Task input:
• • • •

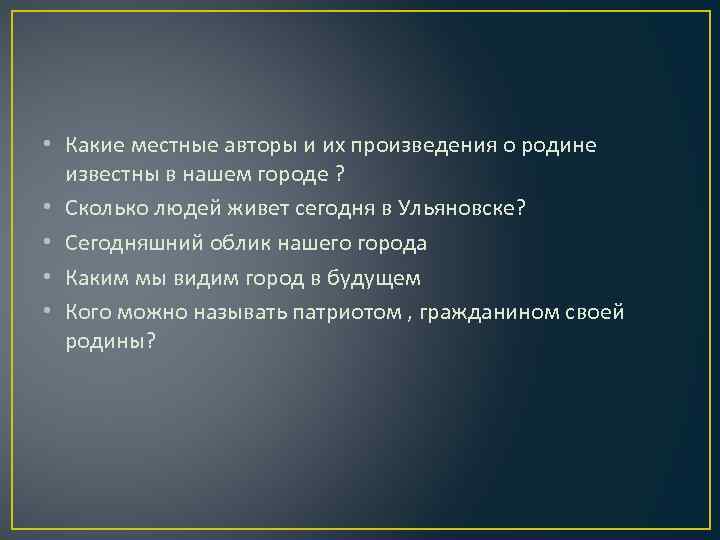 • Какие местные авторы и их произведения о родине известны в нашем городе ?
• Сколько людей живет сегодня в Ульяновске?
• Сегодняшний облик нашего города
• Каким мы видим город в будущем
• Кого можно называть патриотом , гражданином своей родины?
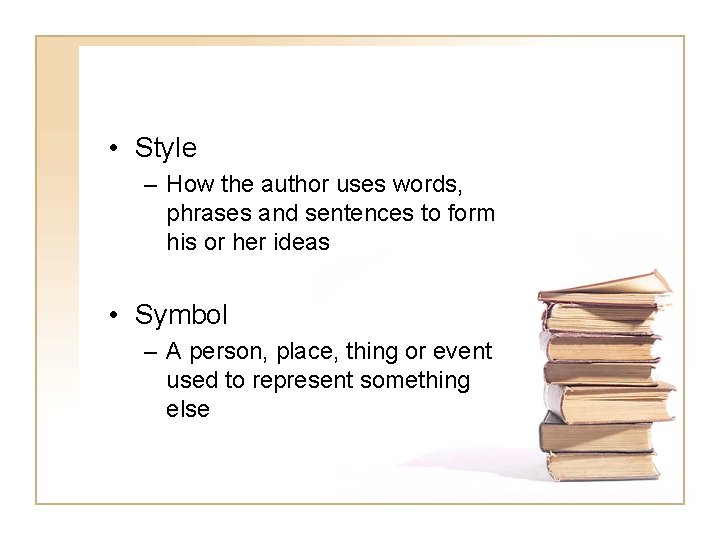 • Style
– How the author uses words, phrases and sentences to form his or her ideas

• Symbol
– A person, place, thing or event used to represent something else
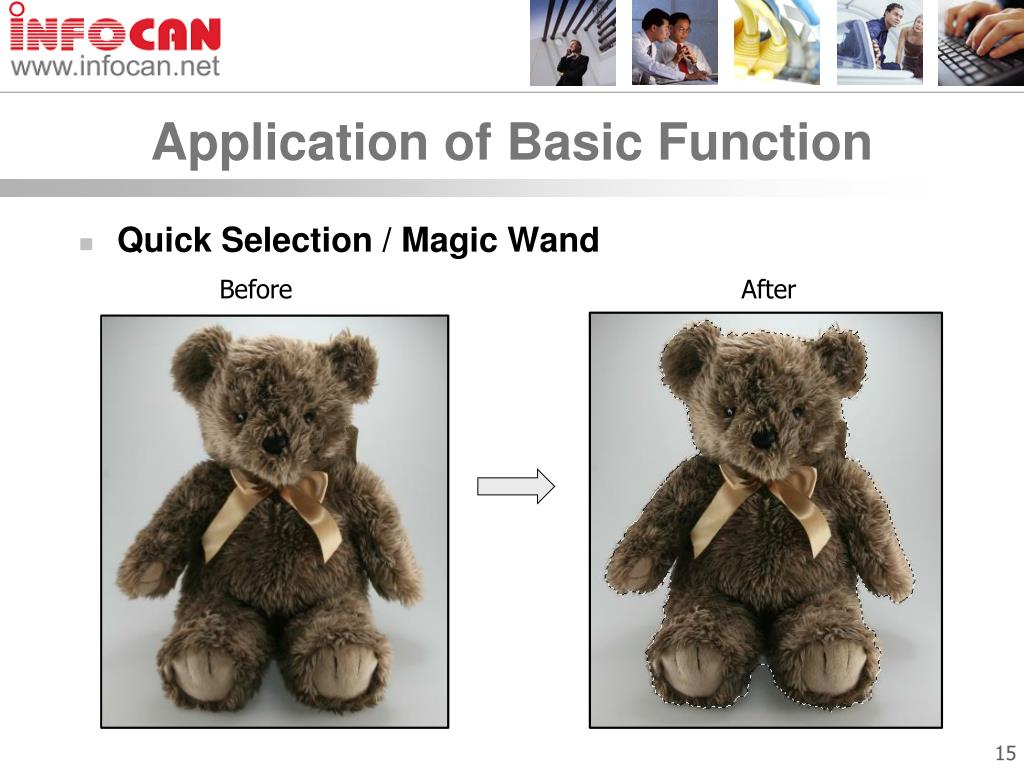 INFOCAN
www.infocan.net

Application of Basic Function

Quick Selection / Magic Wand

Before

After

15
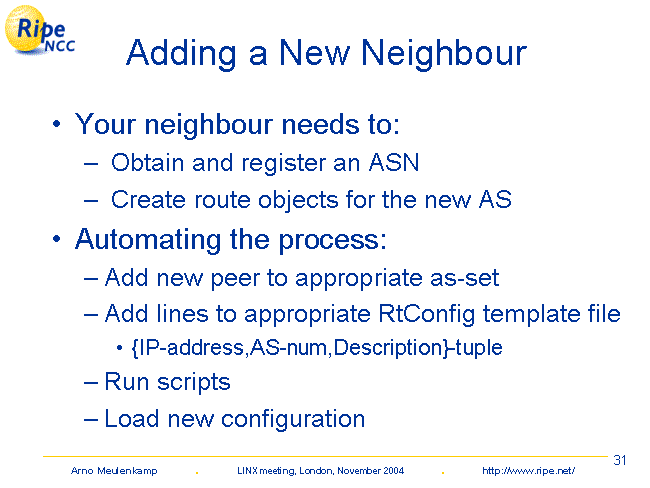 Ripe NCC

Adding a New Neighbour

• Your neighbour needs to:
– Obtain and register an ASN
– Create route objects for the new AS

• Automating the process:
– Add new peer to appropriate as-set
– Add lines to appropriate RtConfig template file
• {IP-address,AS-num,Description}-tuple
– Run scripts
– Load new configuration

31

Arno Meulenkamp . LINX meeting, London, November 2004 . http://www.ripe.net/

• • • •

Aim of the exercise: No picture is to appear in the copy; every entry above is otherwise to be printed verbatim.

Response to this exercise:
 • Какие местные авторы и их произведения о родине известны в нашем городе ?
• Сколько людей живет сегодня в Ульяновске?
• Сегодняшний облик нашего города
• Каким мы видим город в будущем
• Кого можно называть патриотом , гражданином своей родины?
 • Style
– How the author uses words, phrases and sentences to form his or her ideas

• Symbol
– A person, place, thing or event used to represent something else
 INFOCAN
www.infocan.net

Application of Basic Function

Quick Selection / Magic Wand

Before

After

15
 Ripe NCC

Adding a New Neighbour

• Your neighbour needs to:
– Obtain and register an ASN
– Create route objects for the new AS

• Automating the process:
– Add new peer to appropriate as-set
– Add lines to appropriate RtConfig template file
• {IP-address,AS-num,Description}-tuple
– Run scripts
– Load new configuration

31

Arno Meulenkamp . LINX meeting, London, November 2004 . http://www.ripe.net/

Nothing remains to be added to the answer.